THE BLOG
10/31/2013 05:22 pm ET | Updated Jan 23, 2014

Sovereignty and Senator Thune's Change of Tune

"Sovereignty -- The quality of having independent authority over a geographic territory."

Last year, American sovereignty was the central rallying point used during Congressional efforts -- led by Sen. John Thune (R-SD) -- to block U.S. airlines from abiding by the European Union's Emission Trading Scheme (EU ETS) -- a law aimed at reducing harmful aviation pollution.

At the heart of Thune's battle cry was the claim that the EU ETS infringed on US sovereignty because it required emissions reductions on all flights to and from Europe, including the pollution emitted over US and international airspace.

This prompted Thune and his colleagues to pass legislation giving the Secretary of Transportation authority to prohibit US airlines from obeying the EU law. Sen. Thune went on the speaking circuit decrying the EU ETS as a "threat to American sovereignty" while affirming on FoxNews that Article I of the 1944 Chicago Convention [PDF] allows the EU to control its own airspace.

Adamantly opposed to the idea of infringing on the airspace of another sovereign land, Sen. Thune restated this position during multiple Congressional hearings here and here by articulating, "let me be clear, no one in Congress is against the EU implementing ETS within their own boundaries."

Leading up to the 38th Assembly of International Civil Aviation Organization -- the UN body charged with developing a global plan to reduce aviation emissions -- in Montreal, Sen. Thune crafted a letter to U.S. negotiators reminding them not to allow the EU to tread on this sovereign land.

As anticipated, ICAO agreed to a global solution by 2016 that would come into effect in 2020, and they effectively gutted the EU ETS by calling on Europe to reduce the scope of the law to flights within its own airspace.
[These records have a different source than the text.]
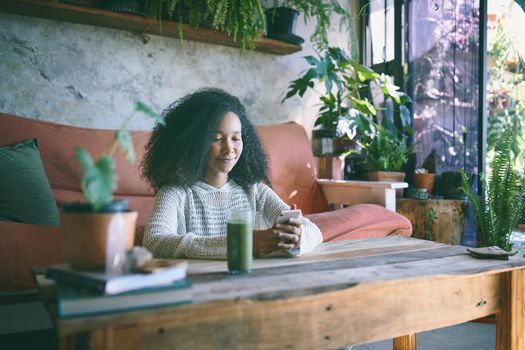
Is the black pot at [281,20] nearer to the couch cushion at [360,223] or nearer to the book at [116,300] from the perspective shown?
the couch cushion at [360,223]

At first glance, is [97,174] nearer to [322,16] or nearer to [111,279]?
[111,279]

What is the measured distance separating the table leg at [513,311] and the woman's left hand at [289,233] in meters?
0.52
Following ICAO, the European Commission took the directive and has proposed amending the EU ETS to just covering the portion of flights in its own airspace as a global agreement hobbles along.

Based on Sen. Thune's own rationale, these developments should be heralded as a major victory by every member of Congress and defender of national sovereignty. Now that the EU has been beaten back into it's own airspace and a threat to U.S. sovereignty averted, one would think Sen. Thune's legislative accomplishment is no longer applicable to the issue.
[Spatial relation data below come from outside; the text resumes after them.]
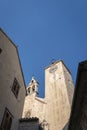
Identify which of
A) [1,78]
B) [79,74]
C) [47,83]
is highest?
[47,83]

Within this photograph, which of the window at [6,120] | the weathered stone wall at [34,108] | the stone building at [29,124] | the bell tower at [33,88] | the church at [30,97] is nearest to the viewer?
the window at [6,120]

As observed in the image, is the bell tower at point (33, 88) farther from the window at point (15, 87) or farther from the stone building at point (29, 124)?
the window at point (15, 87)

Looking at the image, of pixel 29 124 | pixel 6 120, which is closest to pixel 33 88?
pixel 29 124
For this reason, those following the issue closely were perplexed by news reports that Sen. Thune intends to contact Department of Transportation Secretary Anthony Foxx about invoking the Thune law's prohibition on U.S. airline compliance with the ETS. While the request raises questions about Sen. Thune's ability to recognize a win, it also brings into light the reassessment language in the bill that directs the Secretary to reassess a prohibition in the event that:

1. The European Union amends its own Directive (which the European Commission is in the process of doing)

2. An international agreement on aircraft emissions is adopted (ICAO agreed to agree on a global solution in 2016) or

3. The U.S. enacts a public law or issues regulations addressing aircraft emissions (The Clean Air Act of 1970 Tittle II, Part B sections 231-234 grants the EPA authority to regulate aviation emissions.)

If anyone is now threatening American sovereignty, it's Senator Thune himself, because if we tell Europe they can't regulate pollution in Europe, just imagine how many foreign companies operating in the U.S. would chomp at the bit to use this as a precedent to violate a whole host of health, safety, national security and environmental laws within American boundaries.